** start of SELECTED EXTRACT **
As a source of Binet Girard-Waring identity, the generalized Girard-Waring identity (4) has many applications including a simple way in transferring recursive sequences of numbers and polynomials. For example, we consider Chebyshev polynomials of the first kind A028297 [15] defined by

$\begin{equation} T_n(x) = 2xT_{n-1}(x)-T_{n-2}(x) \end{equation}$

(13)

for all $n\geq 2$ and $T_0(x) = 1$ and $T_1(x) = x$ . Then from Corollary 1, we have

$\begin{equation} \label{5.2} \begin{split} &T_n(x)\nonumber\\ = &x(2x)^{n-1}+\mathop \sum \limits_{j = 1}^{[n/2]} \frac{1}{j}\binom{n-j-1}{j-1}(2x)^{n-2j-1}(-1)^{j}\left(2x j+(n-2j)x\right)\nonumber\\ = &2^{n-1}x^n+n\mathop \sum \limits_{j = 1}^{[n/2]} \frac{1}{j}\binom{n-j-1}{j-1}(-1)^j2^{n-2j-1}x^{n-2j}. \end{split} \end{equation}$

Similarly, for Lucas numbers A000032 [15] defined by

$L_n = L_{n-1}+L_{n-2}$

for all $n\geq 2$ and $L_0 = 2$ and $L_1 = 1$ , we have

$\begin{equation*} \begin{split} L_n = &1+\mathop \sum \limits_{j = 1}^{[n/2]} \frac{1}{j}\binom{n-j-1}{j-1}\left(2 j+(n-2j)\right)\\ = &1+n\mathop \sum \limits_{j = 1}^{[n/2]} \frac{1}{j}\binom{n-j-1}{j-1}. \end{split} \end{equation*}$

From the expressions of $T_n(x)$ and $L_n$ , we may see that

$\begin{equation*} \begin{split} T_n\left( -\frac{i}{2}\right) = &2^{n-1}\left(-\frac{i}{2}\right)^n+n\mathop \sum \limits_{j = 1}^{[n/2]} \frac{1}{j}\binom{n-j-1}{j-1}(-1)^j2^{n-2j-1}\left( -\frac{i}{2}\right)^{n-2j}\\ = & (-1)^n\frac{i^n}{2}+n\mathop \sum \limits_{j = 1}^{[n/2]} \frac{1}{j}\binom{n-j-1}{j-1}(-1)^j2^{-1}(-1)^{n-2j} i^{n-2j}\\ = &(-1)^n\frac{i^n}{2}+n\mathop \sum \limits_{j = 1}^{[n/2]} \frac{1}{j}\binom{n-j-1}{j-1}(-1)^n\frac{i^n}{2} = \frac{i^{3n}}{2}L_n, \end{split} \end{equation*}$

or equivalently,

$L_n = 2i^nT\left(-\frac{i}{2}\right),$

where $i = \sqrt{-1}$ .
** end of SELECTED EXTRACT **
• TO BE DONE:
**1)** Answer these questions from the Girard-Waring extract:
(a) Under which sequence number are Chebyshev polynomials of the first kind cited?
(b) What initial values are given for the Lucas numbers?
(c) What does $i$ denote in the final line?
**2)** Extend the Girard-Waring extract with a further passage, starting after its final sentence.
** start of LISTED RECORDS **
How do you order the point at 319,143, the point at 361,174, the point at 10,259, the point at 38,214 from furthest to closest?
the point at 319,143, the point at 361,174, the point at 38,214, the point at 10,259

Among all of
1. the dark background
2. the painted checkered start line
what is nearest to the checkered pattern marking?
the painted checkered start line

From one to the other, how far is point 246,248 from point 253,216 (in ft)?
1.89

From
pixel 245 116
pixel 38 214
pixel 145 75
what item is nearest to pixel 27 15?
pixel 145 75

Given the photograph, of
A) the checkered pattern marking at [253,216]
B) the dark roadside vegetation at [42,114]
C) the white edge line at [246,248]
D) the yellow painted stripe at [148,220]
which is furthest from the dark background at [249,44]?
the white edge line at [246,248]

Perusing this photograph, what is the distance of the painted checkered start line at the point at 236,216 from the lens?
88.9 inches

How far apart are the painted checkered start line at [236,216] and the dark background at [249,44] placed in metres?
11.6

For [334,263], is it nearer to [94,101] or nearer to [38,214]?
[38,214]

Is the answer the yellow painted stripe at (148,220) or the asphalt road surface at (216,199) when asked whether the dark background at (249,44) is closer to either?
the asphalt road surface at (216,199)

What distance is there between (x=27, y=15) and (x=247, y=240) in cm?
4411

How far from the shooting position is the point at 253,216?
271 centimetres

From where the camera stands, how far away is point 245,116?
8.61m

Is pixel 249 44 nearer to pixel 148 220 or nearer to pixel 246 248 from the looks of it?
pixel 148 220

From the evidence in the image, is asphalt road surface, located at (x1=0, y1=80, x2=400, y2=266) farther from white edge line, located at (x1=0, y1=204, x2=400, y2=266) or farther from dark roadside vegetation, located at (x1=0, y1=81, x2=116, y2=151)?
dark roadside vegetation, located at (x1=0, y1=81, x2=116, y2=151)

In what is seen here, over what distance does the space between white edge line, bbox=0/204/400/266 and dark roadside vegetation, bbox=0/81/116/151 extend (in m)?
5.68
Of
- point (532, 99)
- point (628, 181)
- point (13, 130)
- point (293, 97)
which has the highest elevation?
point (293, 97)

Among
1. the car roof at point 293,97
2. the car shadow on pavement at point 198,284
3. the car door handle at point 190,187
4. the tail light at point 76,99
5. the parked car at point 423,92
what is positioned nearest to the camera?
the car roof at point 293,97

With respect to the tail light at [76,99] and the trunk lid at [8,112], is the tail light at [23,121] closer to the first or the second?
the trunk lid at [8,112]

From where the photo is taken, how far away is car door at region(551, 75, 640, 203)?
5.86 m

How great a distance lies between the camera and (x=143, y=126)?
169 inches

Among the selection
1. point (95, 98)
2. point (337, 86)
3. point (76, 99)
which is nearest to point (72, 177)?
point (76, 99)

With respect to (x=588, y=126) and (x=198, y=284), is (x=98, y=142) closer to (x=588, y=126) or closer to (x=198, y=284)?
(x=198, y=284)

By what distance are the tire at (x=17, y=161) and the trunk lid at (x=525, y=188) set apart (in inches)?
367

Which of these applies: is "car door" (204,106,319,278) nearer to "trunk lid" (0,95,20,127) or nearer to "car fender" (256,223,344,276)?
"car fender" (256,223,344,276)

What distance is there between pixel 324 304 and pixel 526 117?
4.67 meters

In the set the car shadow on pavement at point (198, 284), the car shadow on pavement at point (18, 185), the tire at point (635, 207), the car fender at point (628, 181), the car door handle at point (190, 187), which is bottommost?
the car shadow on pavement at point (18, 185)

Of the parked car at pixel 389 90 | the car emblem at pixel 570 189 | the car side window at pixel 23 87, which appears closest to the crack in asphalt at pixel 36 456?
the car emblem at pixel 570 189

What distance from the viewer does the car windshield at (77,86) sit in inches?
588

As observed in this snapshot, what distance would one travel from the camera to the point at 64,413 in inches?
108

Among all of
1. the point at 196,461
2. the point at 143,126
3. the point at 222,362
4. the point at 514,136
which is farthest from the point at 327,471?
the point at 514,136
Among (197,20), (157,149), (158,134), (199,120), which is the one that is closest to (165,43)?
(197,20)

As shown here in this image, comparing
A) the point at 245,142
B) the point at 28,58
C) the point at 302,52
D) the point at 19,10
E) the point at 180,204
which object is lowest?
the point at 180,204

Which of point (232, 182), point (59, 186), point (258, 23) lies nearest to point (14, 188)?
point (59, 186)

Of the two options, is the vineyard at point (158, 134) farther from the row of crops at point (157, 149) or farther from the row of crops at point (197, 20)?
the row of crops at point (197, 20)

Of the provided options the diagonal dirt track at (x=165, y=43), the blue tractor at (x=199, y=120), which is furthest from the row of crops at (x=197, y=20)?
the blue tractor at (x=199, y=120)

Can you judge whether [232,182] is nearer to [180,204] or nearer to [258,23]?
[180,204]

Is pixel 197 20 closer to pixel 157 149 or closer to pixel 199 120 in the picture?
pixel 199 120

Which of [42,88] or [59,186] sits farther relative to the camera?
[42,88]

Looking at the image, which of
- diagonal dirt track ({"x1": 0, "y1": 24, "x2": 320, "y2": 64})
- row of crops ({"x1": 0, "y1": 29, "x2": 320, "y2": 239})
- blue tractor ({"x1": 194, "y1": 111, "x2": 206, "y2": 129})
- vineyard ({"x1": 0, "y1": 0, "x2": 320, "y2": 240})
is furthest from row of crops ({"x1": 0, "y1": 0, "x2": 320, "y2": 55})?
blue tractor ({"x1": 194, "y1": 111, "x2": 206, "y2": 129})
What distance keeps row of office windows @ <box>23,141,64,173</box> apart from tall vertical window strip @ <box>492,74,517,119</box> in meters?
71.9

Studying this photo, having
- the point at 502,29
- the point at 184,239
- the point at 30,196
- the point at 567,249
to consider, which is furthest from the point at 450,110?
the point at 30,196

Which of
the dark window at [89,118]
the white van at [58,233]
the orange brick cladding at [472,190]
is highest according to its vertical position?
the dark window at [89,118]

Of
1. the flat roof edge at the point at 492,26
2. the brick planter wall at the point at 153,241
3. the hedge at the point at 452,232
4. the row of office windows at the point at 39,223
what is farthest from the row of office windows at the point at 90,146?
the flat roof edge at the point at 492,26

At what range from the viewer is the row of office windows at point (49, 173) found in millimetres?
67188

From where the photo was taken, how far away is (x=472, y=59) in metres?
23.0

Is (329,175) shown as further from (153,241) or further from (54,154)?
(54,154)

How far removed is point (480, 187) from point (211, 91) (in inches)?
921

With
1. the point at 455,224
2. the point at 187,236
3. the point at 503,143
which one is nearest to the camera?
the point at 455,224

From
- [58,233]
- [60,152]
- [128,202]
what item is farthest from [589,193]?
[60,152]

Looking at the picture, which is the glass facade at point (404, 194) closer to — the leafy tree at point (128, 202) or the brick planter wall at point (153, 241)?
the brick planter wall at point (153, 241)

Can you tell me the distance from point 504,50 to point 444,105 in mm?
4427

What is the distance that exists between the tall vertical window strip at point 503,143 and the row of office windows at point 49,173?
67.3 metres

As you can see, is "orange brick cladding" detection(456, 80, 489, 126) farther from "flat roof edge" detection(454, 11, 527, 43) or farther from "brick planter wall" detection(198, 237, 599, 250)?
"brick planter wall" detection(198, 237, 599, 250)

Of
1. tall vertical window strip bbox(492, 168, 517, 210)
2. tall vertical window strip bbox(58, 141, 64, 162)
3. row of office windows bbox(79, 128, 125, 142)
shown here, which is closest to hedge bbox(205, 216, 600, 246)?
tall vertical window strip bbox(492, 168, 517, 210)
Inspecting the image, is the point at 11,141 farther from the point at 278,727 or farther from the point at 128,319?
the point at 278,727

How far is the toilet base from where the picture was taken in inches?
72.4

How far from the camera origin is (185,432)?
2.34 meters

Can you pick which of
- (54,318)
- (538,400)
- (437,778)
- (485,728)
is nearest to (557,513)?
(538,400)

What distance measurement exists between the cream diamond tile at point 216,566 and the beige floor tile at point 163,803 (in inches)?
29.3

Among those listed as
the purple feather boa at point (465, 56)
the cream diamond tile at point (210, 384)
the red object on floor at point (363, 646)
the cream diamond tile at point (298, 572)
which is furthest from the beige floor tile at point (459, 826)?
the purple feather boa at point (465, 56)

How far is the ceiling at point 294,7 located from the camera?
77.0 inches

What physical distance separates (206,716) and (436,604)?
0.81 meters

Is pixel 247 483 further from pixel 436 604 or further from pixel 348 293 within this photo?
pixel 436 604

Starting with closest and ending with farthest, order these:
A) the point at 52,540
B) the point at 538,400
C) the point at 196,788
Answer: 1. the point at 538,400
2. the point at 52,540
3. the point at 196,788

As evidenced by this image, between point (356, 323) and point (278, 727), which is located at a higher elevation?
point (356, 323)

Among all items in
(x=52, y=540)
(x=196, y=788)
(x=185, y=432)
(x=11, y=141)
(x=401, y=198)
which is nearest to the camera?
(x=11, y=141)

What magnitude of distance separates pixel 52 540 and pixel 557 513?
** end of LISTED RECORDS **
• THE ANSWERS:
**1)**
(a) A028297
(b) $L_0 = 2$ and $L_1 = 1$
(c) $i = \sqrt{-1}$

**2)**
In general, we have the following result for transferring a certain class of recursive sequences to the Chebyshev polynomial sequence of the first kind at certain points.

Theorem 4.1. Let $\{ a_n\}_{n\geq 0}$ be a sequence defined by (1) with $pa_0 = 2a_1$ , $a_0\not = 0$ , and let $\{T_n(x)\}_{n\geq 0}$ be the Chebyshev polynomial sequence of the first kind defined by (13). Then

$\begin{equation} a_n = \frac{2a_1p^{n-1}}{(2x_0)^n}T_n(x_0), \end{equation}$

(14)

where

$\begin{equation} x_0 = \pm \frac{ip}{2\sqrt{q}}. \end{equation}$

(15)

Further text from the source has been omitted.